Document text
★ ★ ★ ★ ★

Mon, 19 Sep 2005
MySQL InnoDB Defrag HOWTO
So you’re running MySQL and you have a lot of data in an InnoDB. Over time, your InnoDB files will fragment just like an old FAT based Windows box. Unlike that Windows box MySQL doesn’t ship with a defrag utility so you have to brute force it. The fragmentation problem gets much worse when you want to drop tables; the free space that generates is generally scattered all throughout the InnoDB which causes performance to get worse and worse as writes occur. The following procedure will demonstrate how to delete large tables and defrag your database with a minimal amount of downtime.
This HOWTO assumes that you have a master/slave replication setup; if you don’t you’ll need to incur enough downtime to dump and reload your database. This can take several hours for a 20GB database, and therefor isn’t practical for many organizations. This HOWTO also assumes that you’re using MySQL 4.0.24 or higher (it should work fine with 4.1, too).
We’re going to call your master database master, and your replicant database
slave in this document.
On master, create a new database to hold your garbage tables called “trash”:
master# mysqladmin -u root create trash
Then, rename all of your tables that you would otherwise DROP into trash:
master# mysql -u root -e "RENAME TABLE mydb.mytable TO trash.mytable"
The idea here is that this will get them out of your database (so you can verify that you don’t actually need them), but doesn’t free up the InnoDB blocks, so your master DB performance won’t take a hit during the defrag process.
Now, we move over to slave, and do the rest of the work. Make sure that
nothing is referencing your slave, as it will have to be offline for the
duration of the dump and reload.
On your slave:
slave# mysql -u root -e "STOP SLAVE IO_THREAD"
This stops the slave from pulling binlog data from master but allows it to complete processing all of the binlogs that it has already pulled.
Now, run:
slave# mysql -u root -e "SHOW PROCESSLIST"
until the state for the SQL thread says “Has read all relay log; waiting for the I/O slave thread to update it”.
Now, run:
slave# mysql -u root -e "SHOW SLAVE STATUS\G"
and note the Master_Log_File and Read_Master_Log_Pos values; you’ll need them later.
Now shutdown mysql on slave' (/etc/init.d/mysql stop on Debian) and edit the
my.cnf. Addskip-networking(to minimize the chance of someone accidentaly
connecting to your DB while you're working on it) andskip-slave-start` (so it
doesn’t automatically resume replication when you bring it back online).

★ ★ ★ ★ ★

Data
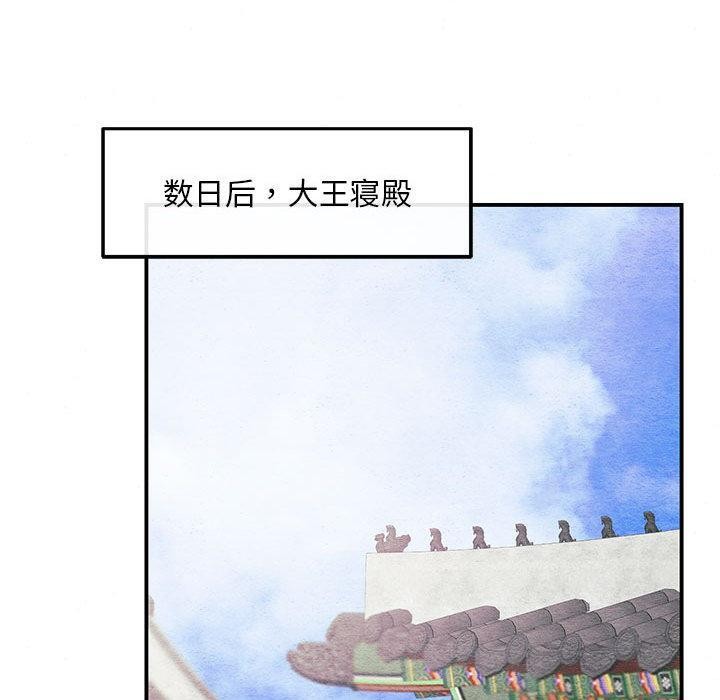 第151話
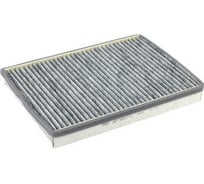 Фильтр салона угольный VW Passat B4 94-97 BIG FILTER GB9807C
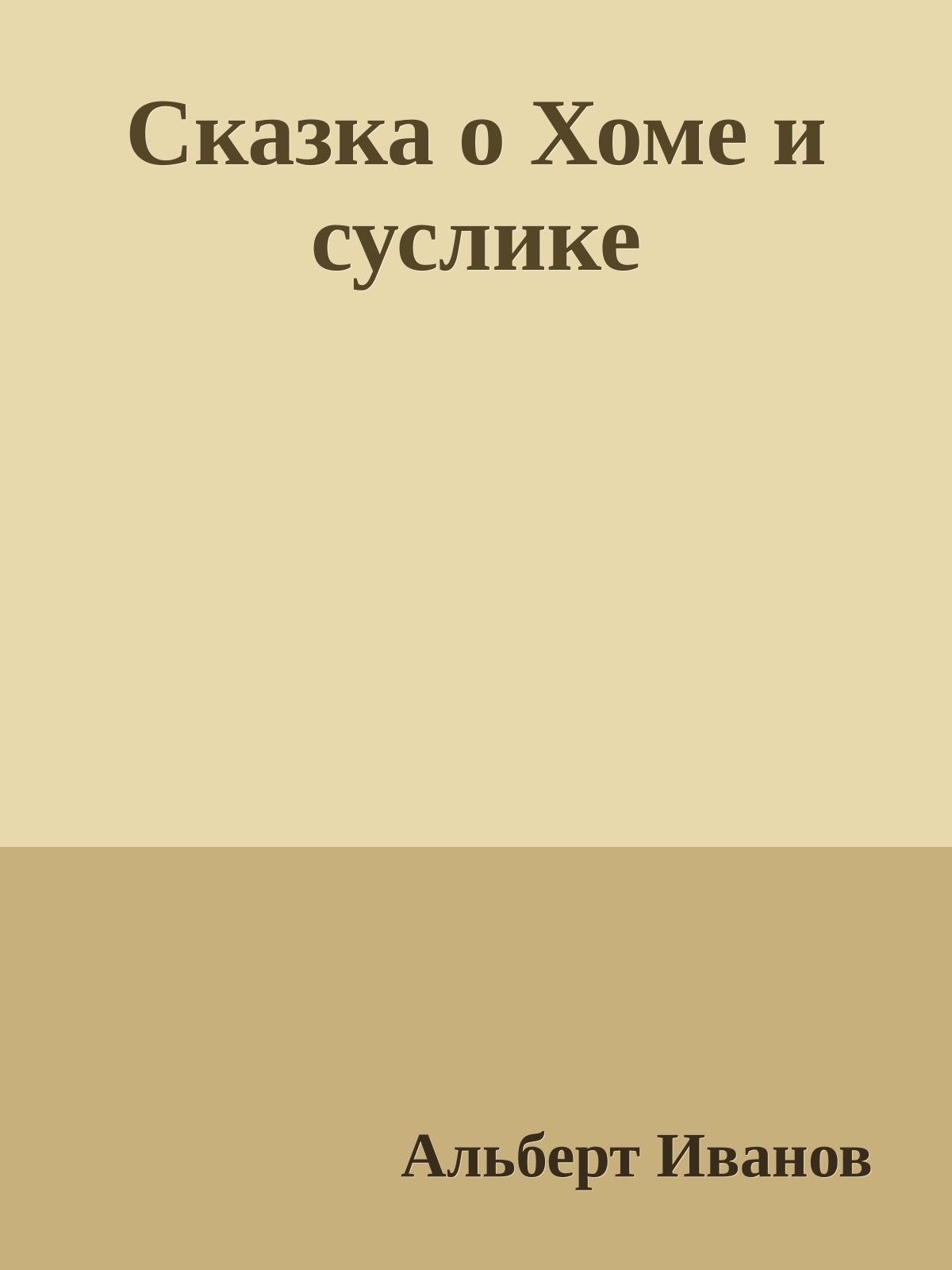 Сказка о Хоме и суслике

★ ★ ★ ★ ★

Action item
In the InnoDB defrag guide, which two values should you please note from the output of "SHOW SLAVE STATUS\G"? The material plays no part in what follows.

Answer box
The Master_Log_File and Read_Master_Log_Pos values.